Stabilità sembra sia la parola d’ordine per l’inflazione sia italiana che europea, a giudicare dagli ultimi dati del mese di settembre. Un andamento che, a seconda delle interpretazioni, può rappresentare un segnale positivo per i mercati.
Inflazione sotto il 2% per il Q4 2025: l’analisi di Pizzoli (ING)
Un’inflazione stabile all’1,6%, ma con la possibilità che rimanga sotto al 2% per il 4° trimestre dell’anno. A dirlo è Paolo Pizzoli, Senior Economist di ING, commentando i dati di settembre.
Secondo l’economista, “con tutti i fattori trainanti destinati a rimanere sostanzialmente invariati, prevediamo che l’inflazione in Italia continuerà a muoversi all’interno di una fascia ristretta inferiore al 2% nel quarto trimestre e confermiamo la nostra previsione di un’inflazione media dell’1,7% per il 2025“.
Ma quali sono i fattori dietro questa stabilità? Secondo Pizzoli, la stabilità dell’inflazione sembra essere il risultato di un’economia stagnante, di un euro relativamente forte e della decisione dell’UE di non imporre dazi di ritorsione agli Stati Uniti.
Tutti fattori che “sembrano destinati a rimanere in vigore, almeno nel breve termine” dato che non si vede un’imminente accelerazione sostanziale dell’attività economica.
A sua volta, secondo Pizzoli, data la situazione incerta, sembra improbabile un’imminente accelerazione dei consumi privati che induca un’inflazione da eccesso di domanda.
“Anche le intenzioni di prezzo emerse dalle indagini sulle imprese segnalano un approccio prudente in materia di prezzi nei prossimi mesi, senza deviazioni rilevanti dalle attuali politiche in nessuna direzione“.
Inflazione UE al 2,2% a settembre: niente tagli ai tassi di interesse?
Sul fronte europeo, i dati di settembre hanno confermato le attese di mercato: l’inflazione sale al 2,2% dal 2% di agosto, e principalmente a causa del minore calo dei prezzi dell’energia (-0,4% rispetto al -2% di agosto).
Un dato che lascia intuire una possibile sospensione di ulteriori rialzi dei tassi da parte della BCE. Gli operatori di mercato non prevedono infatti tagli entro quest’anno e stimano al 35% la probabilità di un intervento sul tasso l’anno prossimo.
Tuttavia, secondo Capital Economics, la BCE potrebbe ancora ridurre i tassi, considerando che “l’inflazione scenderà all’1,5% entro dicembre e rimarrà al di sotto del target l’anno prossimo”.

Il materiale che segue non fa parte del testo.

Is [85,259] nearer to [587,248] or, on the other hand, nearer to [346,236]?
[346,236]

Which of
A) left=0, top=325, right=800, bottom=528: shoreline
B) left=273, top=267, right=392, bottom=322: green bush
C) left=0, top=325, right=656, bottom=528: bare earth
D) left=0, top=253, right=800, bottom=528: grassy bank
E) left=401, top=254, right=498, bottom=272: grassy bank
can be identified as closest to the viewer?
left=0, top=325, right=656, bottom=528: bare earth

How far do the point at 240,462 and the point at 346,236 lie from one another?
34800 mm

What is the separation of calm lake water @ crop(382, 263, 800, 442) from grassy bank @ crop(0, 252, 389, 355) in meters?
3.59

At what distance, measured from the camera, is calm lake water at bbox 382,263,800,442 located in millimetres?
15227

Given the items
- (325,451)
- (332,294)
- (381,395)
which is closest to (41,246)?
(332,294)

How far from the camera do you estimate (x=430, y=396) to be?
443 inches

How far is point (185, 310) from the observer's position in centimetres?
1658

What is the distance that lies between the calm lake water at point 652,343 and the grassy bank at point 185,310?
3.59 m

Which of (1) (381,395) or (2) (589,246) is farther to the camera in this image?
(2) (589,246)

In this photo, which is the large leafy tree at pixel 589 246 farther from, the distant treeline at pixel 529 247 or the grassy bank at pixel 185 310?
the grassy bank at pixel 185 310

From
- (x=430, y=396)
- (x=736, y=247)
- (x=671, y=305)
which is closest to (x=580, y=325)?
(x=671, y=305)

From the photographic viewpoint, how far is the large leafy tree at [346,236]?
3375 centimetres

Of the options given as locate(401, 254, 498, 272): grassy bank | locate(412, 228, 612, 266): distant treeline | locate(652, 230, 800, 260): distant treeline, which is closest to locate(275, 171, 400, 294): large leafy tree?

A prescindere dalle previsioni, la presidente della BCE, Christine Lagarde, intervenuta ieri a Helsinki, ha sottolineato che i rischi sull’inflazione nell’Eurozona restano “piuttosto contenuti”, sia al ribasso sia al rialzo.
Lagarde ha mostrato prudenza riguardo a eventuali tagli, ribadendo che la BCE “non si può impegnare a un percorso predeterminato sui tassi”. Ogni opzione resta aperta, soprattutto in un contesto di elevata incertezza.
Per quanto riguarda le valutazioni interne, la BCE ha analizzato i rischi di inflazione considerando scenari alternativi, come l’ingresso sul mercato di prodotti cinesi a basso costo o un maggiore impatto dei colli di bottiglia nella produzione.
In ogni caso, secondo le stime, il carovita si muoverebbe poco nel medio termine, con variazioni comprese tra lo 0,1% e lo 0,2%, rimanendo dunque stabile.
Stabilità per l’inflazione e per i possessori di certificate
In questo scenario di inflazione stabile e crescita moderata dei prezzi, i possessori di certificate potrebbero beneficiare di rendimenti più prevedibili e di un rischio ridotto di sorprese sui valori di riferimento.
Tra l’altro, la mancanza di shock economici improvvisi e la prudenza della BCE nella gestione dei tassi contribuiscono a un scenario più stabile per gli strumenti legati all’inflazione, riducendo i rischi di variazioni improvvise nei guadagni o nelle perdite.
In altre parole, la combinazione di tassi controllati e inflazione contenuta offre un orizzonte più prevedibile per chi detiene certificate, favorendo una gestione più sicura dei portafogli.